- Source data
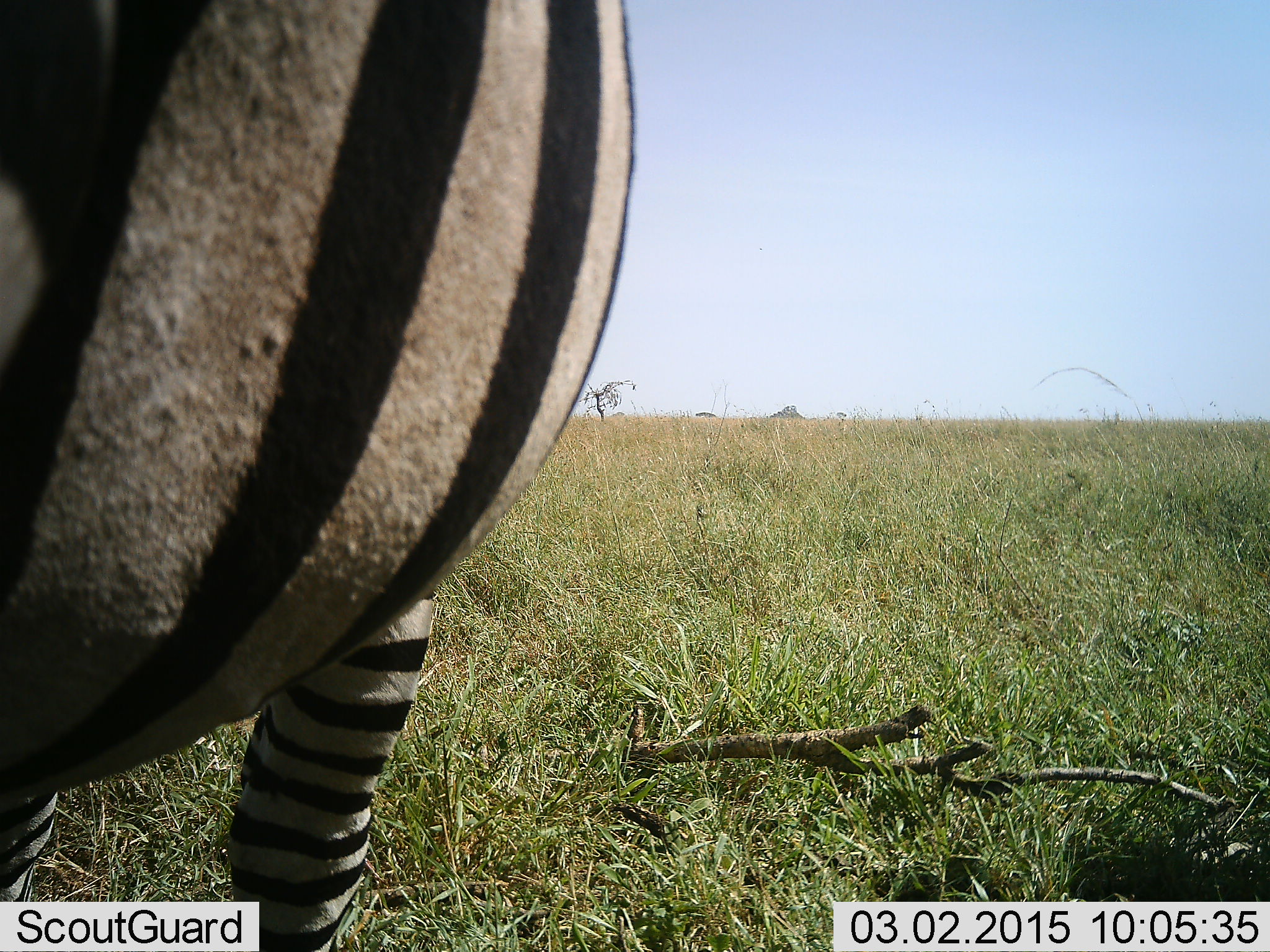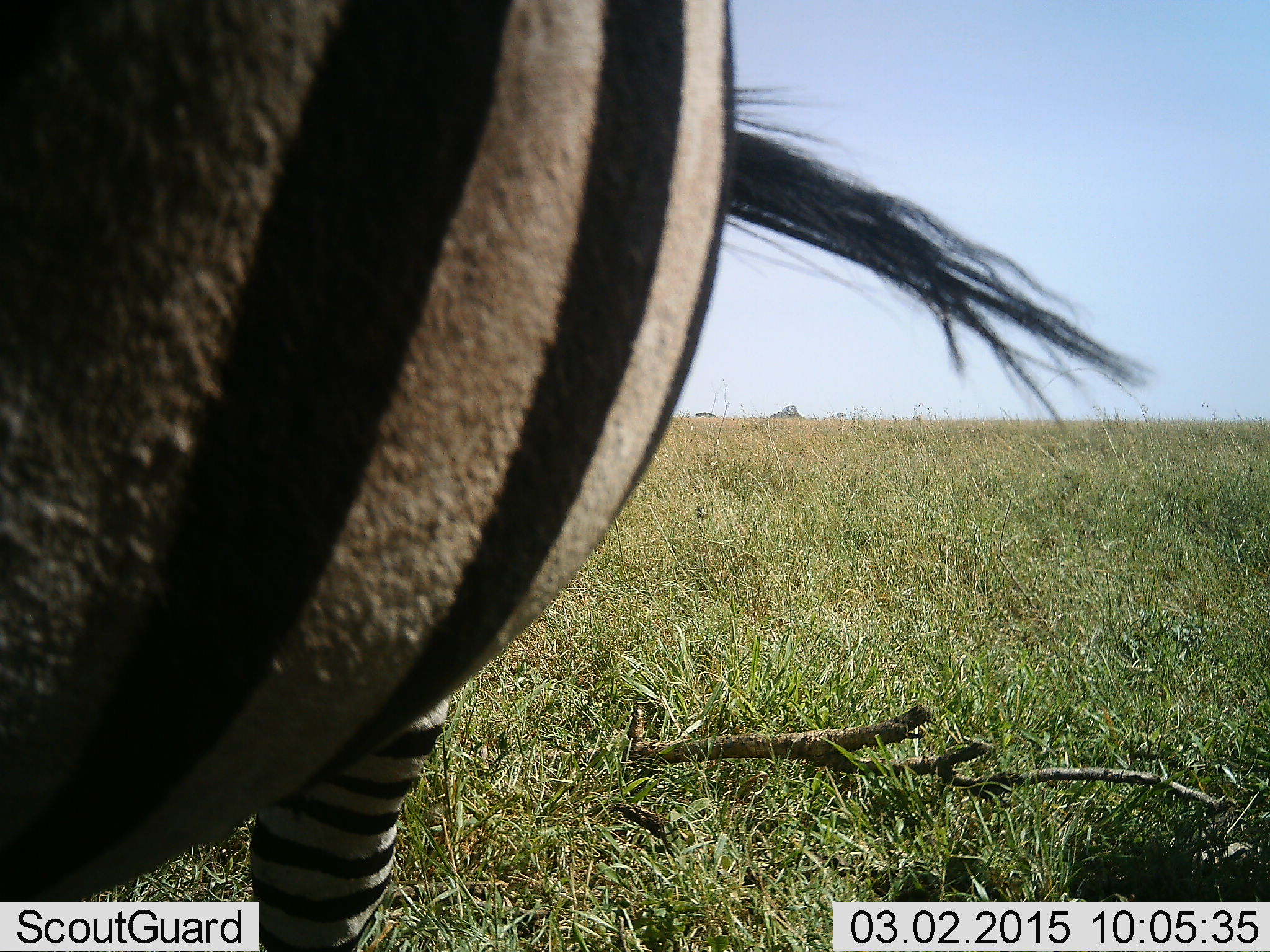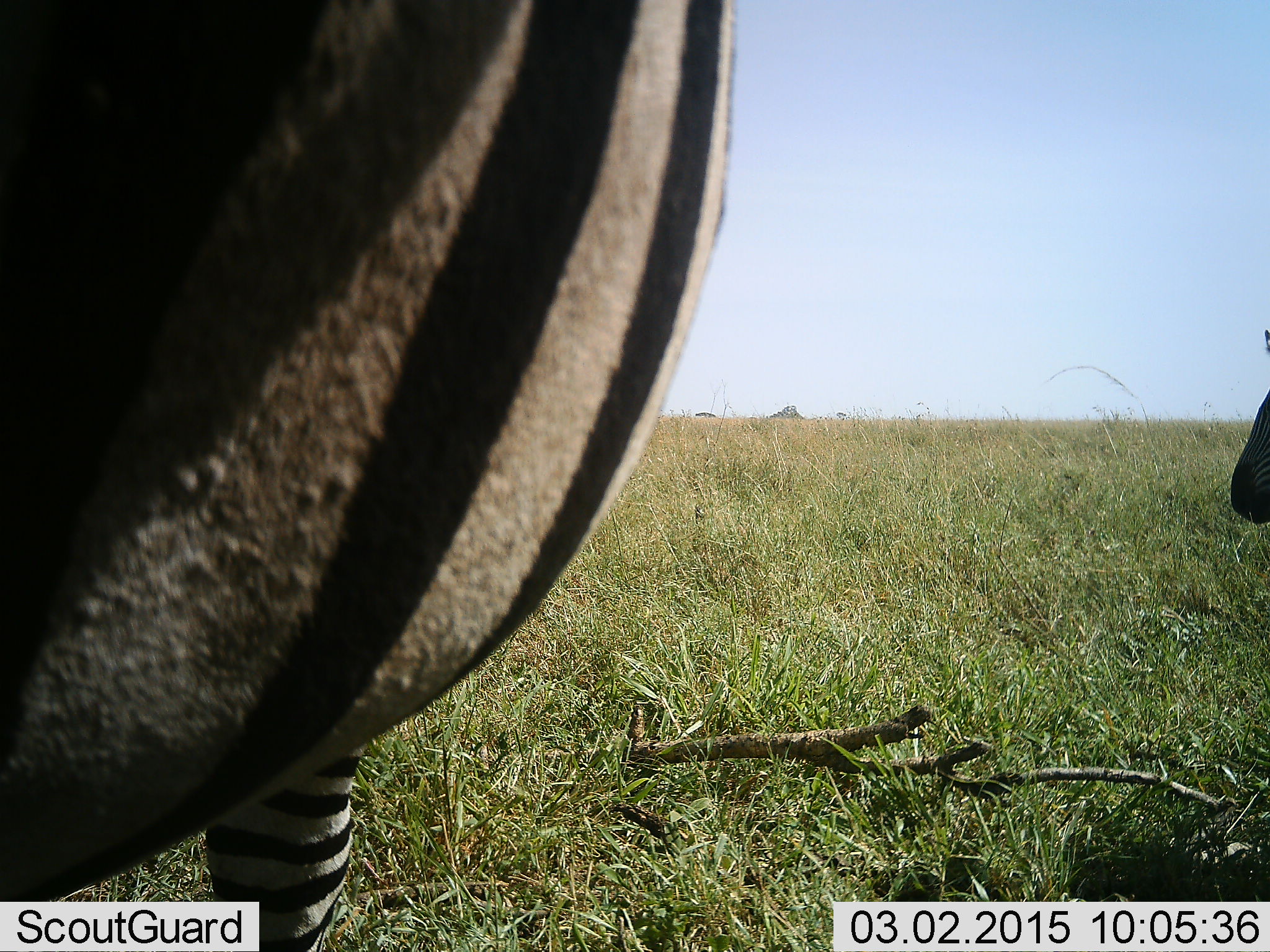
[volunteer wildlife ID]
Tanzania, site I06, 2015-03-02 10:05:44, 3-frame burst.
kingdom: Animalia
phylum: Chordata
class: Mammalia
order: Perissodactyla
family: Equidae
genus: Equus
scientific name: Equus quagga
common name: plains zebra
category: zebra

- What is needed
Retype the records exactly, but skip the pictures.

- Result of this exercise
[volunteer wildlife ID]
Tanzania, site I06, 2015-03-02 10:05:44, 3-frame burst.
kingdom: Animalia
phylum: Chordata
class: Mammalia
order: Perissodactyla
family: Equidae
genus: Equus
scientific name: Equus quagga
common name: plains zebra
category: zebra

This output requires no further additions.